◆ SUPPLIED TEXT
::::::

Program code embodied on a machine-readable medium may be transmitted using any appropriate medium, including but not limited to wireless, wireline, optical fiber cable, RF, etc., or any suitable combination of the foregoing.

Computer program code for carrying out operations for aspects of the disclosure may be written in any combination of one or more programming languages, including an object oriented programming language such as the Java® programming language, C++ or the like; a dynamic programming language such as Python; a scripting language such as Perl programming language or PowerShell script language; and conventional procedural programming languages, such as the “C” programming language or similar programming languages. The program code may execute entirely on a stand-alone machine, may execute in a distributed manner across multiple machines, and may execute on one machine while providing results and or accepting input on another machine.

The program code/instructions may also be stored in a machine-readable medium that can direct a machine to function in a particular manner, such that the instructions stored in the machine-readable medium produce an article of manufacture including instructions which implement the function/act specified in the flowchart and/or block diagram block or blocks.

Example Computer

FIG. 10 is a block diagram depicting an example computer, according to some implementations. FIG. 10 depicts a computer 1000 for determining rock elastic properties of subsurface formations with transferrable mapping parameters. The computer 1000 includes a processor 1001 (possibly including multiple processors, multiple cores, multiple nodes, and/or implementing multi-threading, etc.). The computer 1000 includes memory 1007. The memory 1007 may be system memory or any one or more of the above already described possible realizations of machine-readable media. The computer 1000 also includes a bus 1003 and a network interface 1005. The computer 1000 can communicate via transmissions to and/or from remote devices via the network interface 1005 in accordance with a network protocol corresponding to the type of network interface, whether wired or wireless and depending upon the carrying medium. In addition, a communication or transmission can involve other layers of a communication protocol and or communication protocol suites (e.g., transmission control protocol, Internet Protocol, user datagram protocol, virtual private network protocols, etc.).

The computer 1000 also includes a hole profile generator 1011 and a controller 1015 which may perform the operations described herein. For example, the hole profile generator 1011 may determine where a breakout has occurred on a wellbore wall of a depth interval in a wellbore and determine the radial distance of the breakout. The hole profile generator 1011 may also verify the radial distance and determine the hole profile type at the measured depth layer. The controller 1015 may execute one or more actions based on the hole profile type. The hole profile generator 1011 and the controller 1015 can be in communication. Any one of the previously described functionalities may be partially (or entirely) implemented in hardware and/or on the processor 1001. For example, the functionality may be implemented with an application specific integrated circuit, in logic implemented in the processor 1001, in a co-processor on a peripheral device or card, etc. Further, realizations may include fewer or additional components not illustrated in FIG. 10 (e.g., video cards, audio cards, additional network interfaces, peripheral devices, etc.). The processor 1001 and the network interface 1005 are coupled to the bus 1003. Although illustrated as being coupled to the bus 1003, the memory 1007 may be coupled to the processor 1001.

While the aspects of the disclosure are described with reference to various implementations and exploitations, it will be understood that these aspects are illustrative and that the scope of the claims is not limited to them. In general, techniques for determining the hole profile of a wellbore at different measured depth layers described herein may be implemented with facilities consistent with any hardware system or hardware systems. Many variations, modifications, additions, and improvements are possible.

::::::

◆ DATASET SECTION
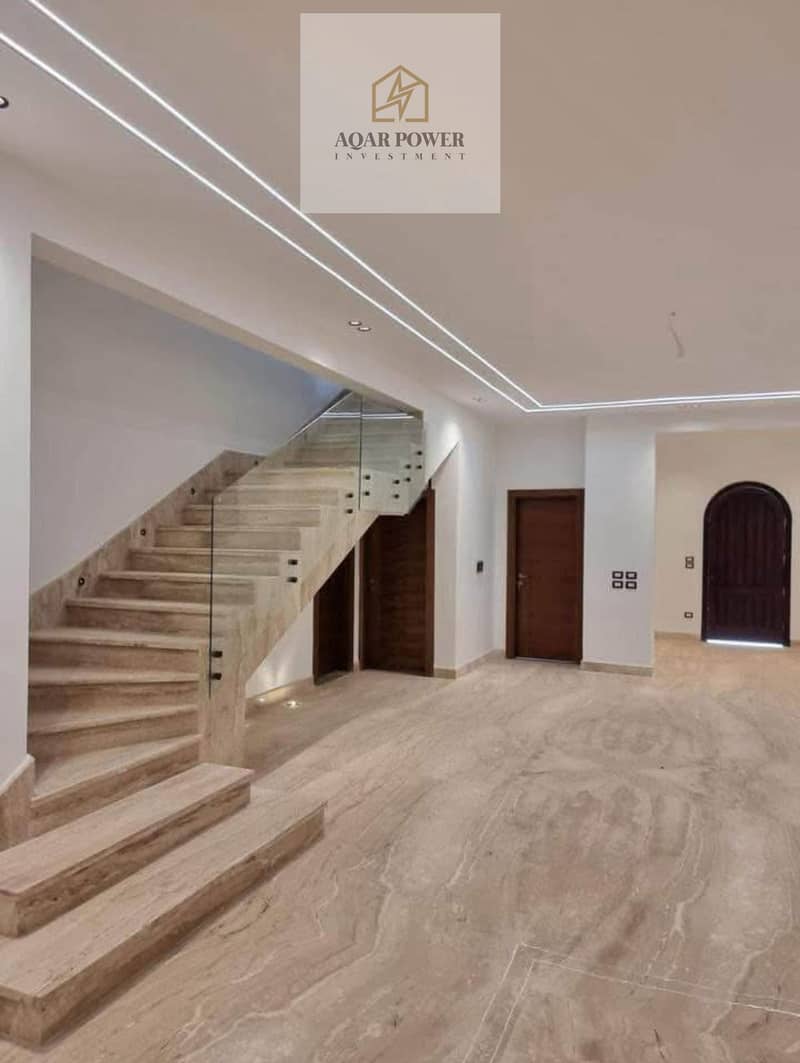 2 2d24c7b5-68ee-4191-8cdc-b081ade8a138. jpeg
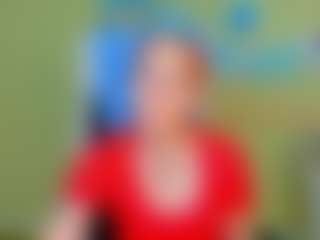 BreeTerner's Live Sex Cam Show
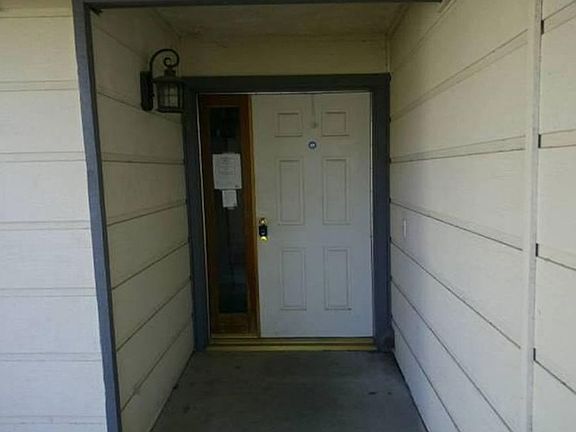 2nd image of 8304 Sargent Way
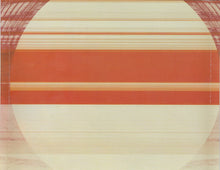 Load image into Gallery viewer, Cut Killer : La Squale (CD)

::::::

◆ PROBLEM 1
Which two components of computer 1000 does the patent text say are coupled to the bus 1003?
◆ PROBLEM 2
Please update the patent text from "While the aspects" up to and including "improvements are possible.", changing "wellbore" to "borehole".
◆ PROBLEM 3
Answer yes or no to whether each statement agrees with the patent text, and quote the words that decide it. (a) The program code may run in a distributed manner across multiple machines. (b) The memory 1007 can only be coupled to the bus 1003. (c) Python is named as an example of a scripting language.
The material has no connection to the patent text.

◆ EXERCISE SOLUTION 1
The processor 1001 and the network interface 1005.

◆ EXERCISE SOLUTION 2
While the aspects of the disclosure are described with reference to various implementations and exploitations, it will be understood that these aspects are illustrative and that the scope of the claims is not limited to them. In general, techniques for determining the hole profile of a borehole at different measured depth layers described herein may be implemented with facilities consistent with any hardware system or hardware systems. Many variations, modifications, additions, and improvements are possible.

◆ EXERCISE SOLUTION 3
(a) Yes: "may execute in a distributed manner across multiple machines"
(b) No: "Although illustrated as being coupled to the bus 1003, the memory 1007 may be coupled to the processor 1001."
(c) No: "a dynamic programming language such as Python"